Evolving technology has its risks
GenAI poses several risks if left unchecked, further reinforcing the importance of having a human advisor in the loop. While the time benefits of GenAI are attractive, advisors must have a framework to address the risks, both to protect their practice and to safeguard clients’ private information.
One risk, for example, is jumping into a GenAI-focused partnership without conducting sufficient due diligence. We’ve seen explosive growth in GenAI technology, and new tools and platforms are popping up every day that might, at first glance, seem like a good solution. It is critical that consultants develop guidelines for vetting potential partners and their technology, focusing on expertise, experience, clientele and information security measures.
Another important risk that consultants will have to guard against is the possible lack of awareness of the parameters of the GenAI platform in which they operate. GenAI technology may be private, but some platforms are open to the public – like ChatGPT, for example – and advisors should consider oversight measures to ensure that no confidential, proprietary or client information is shared.
Finally, counselors should develop processes to identify risks related to hallucinations and biases. Hallucinations can occur when the AI is asked to provide an answer to a question that it has not been trained to answer. Instead of not answering the question, the AI can hallucinate and provide an incorrect answer that seems convincing. Furthermore, GenAI tools can also suffer from racial and gender biases.
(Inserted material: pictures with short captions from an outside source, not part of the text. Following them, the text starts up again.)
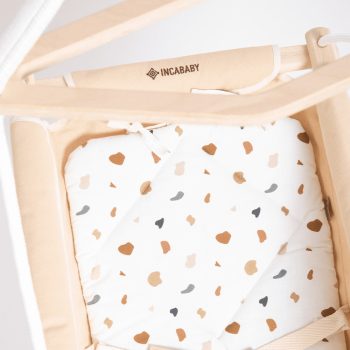 Incababy Leagan bebe Mosaic FW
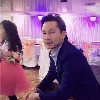 David Duong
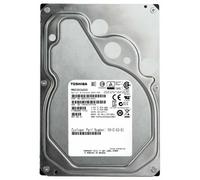 Disk Toshiba MG03SCA200 2TB 7200U/Min 64MB Cache SAS-2 6Gbps 3.5'' Pollici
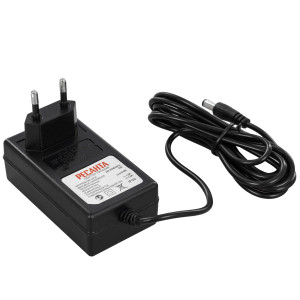 Адаптер Ресанта АП18Л1 5301957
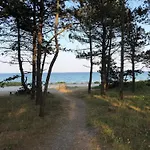14 Person In Ebeltoft-by Traum *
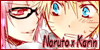 NaruKari-FC's avatar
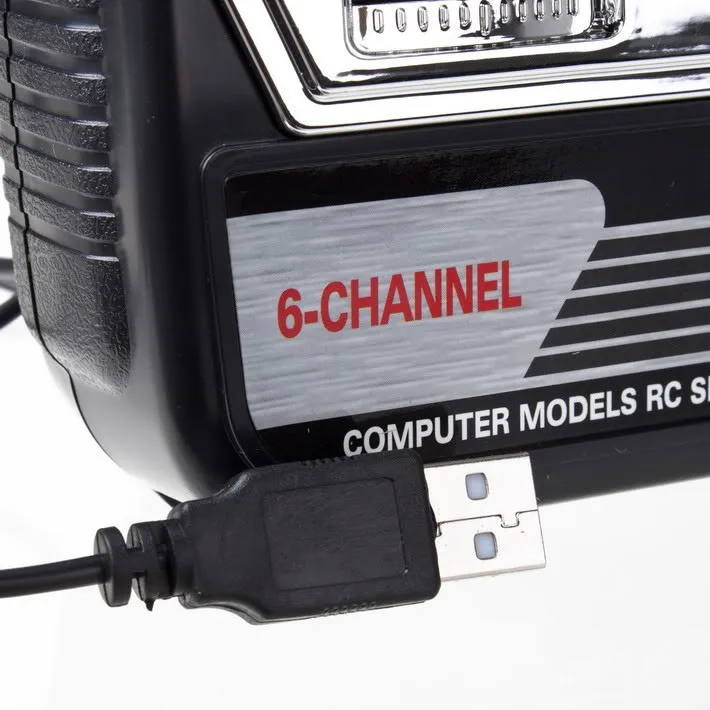 T2wXeOXadaXXXXXXXX_!!559789244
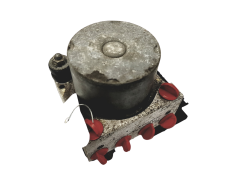 Črpalka Abs Mitsubishi Colt 4670A401 0265800844 Bosch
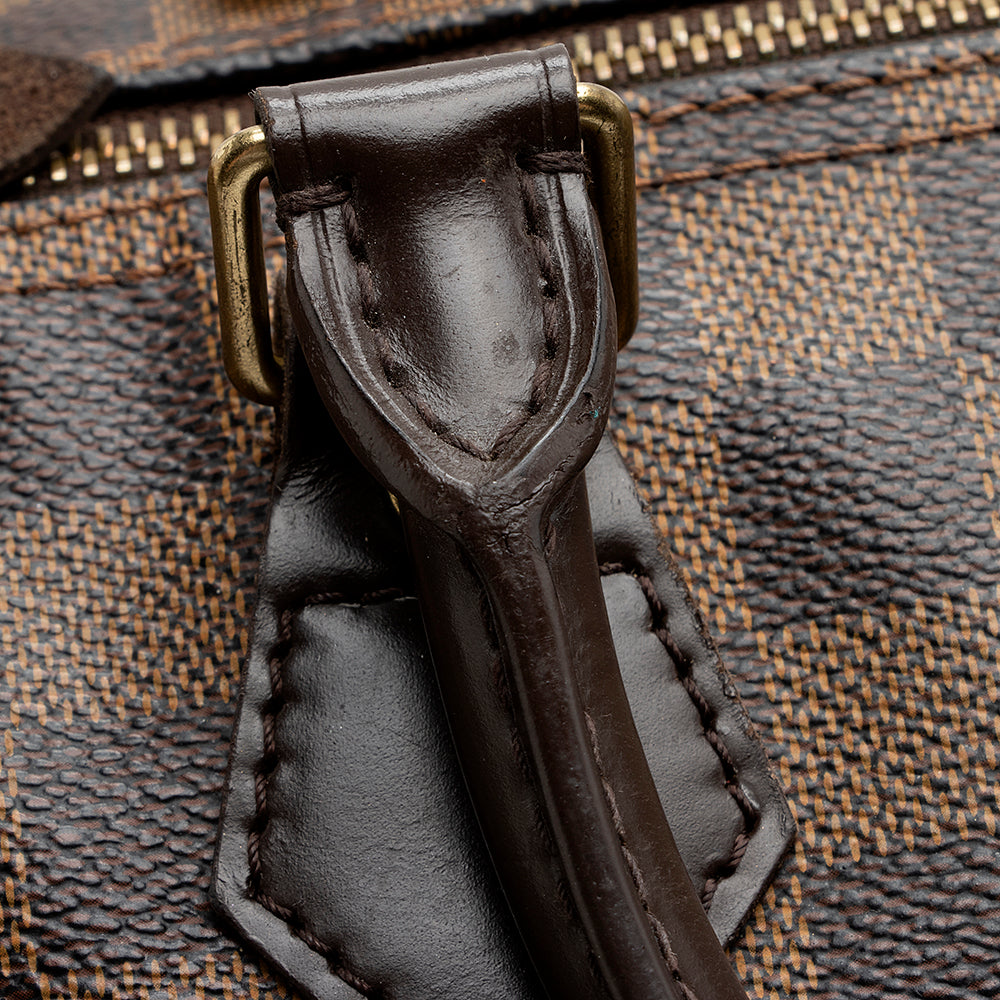 LO-LV bags 12695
For example, GenAI might recommend lower investment risk tolerance for women, regardless of their actual risk tolerance. It is critical that advisors understand the source of the data behind the AI they are using and have plans to check for hallucinations and unexpected biases that could perpetuate biases or stereotypes.
With GenAI, advisors can more effectively manage their time – their scarcest and most precious resource – and dedicate more energy to creating personalized experiences and building deeper relationships with clients. Vanguard research shows that relationship-oriented services are a key differentiator in providing value to clients, and that value increases as advisors establish emotional trust. Advisors who embrace technology and incorporate it judiciously have the potential to deliver better outcomes for clients.
Lauren Wilkinson is a Vanguard executive and chief information officer for the company’s Financial Advisor Services (FAS) division.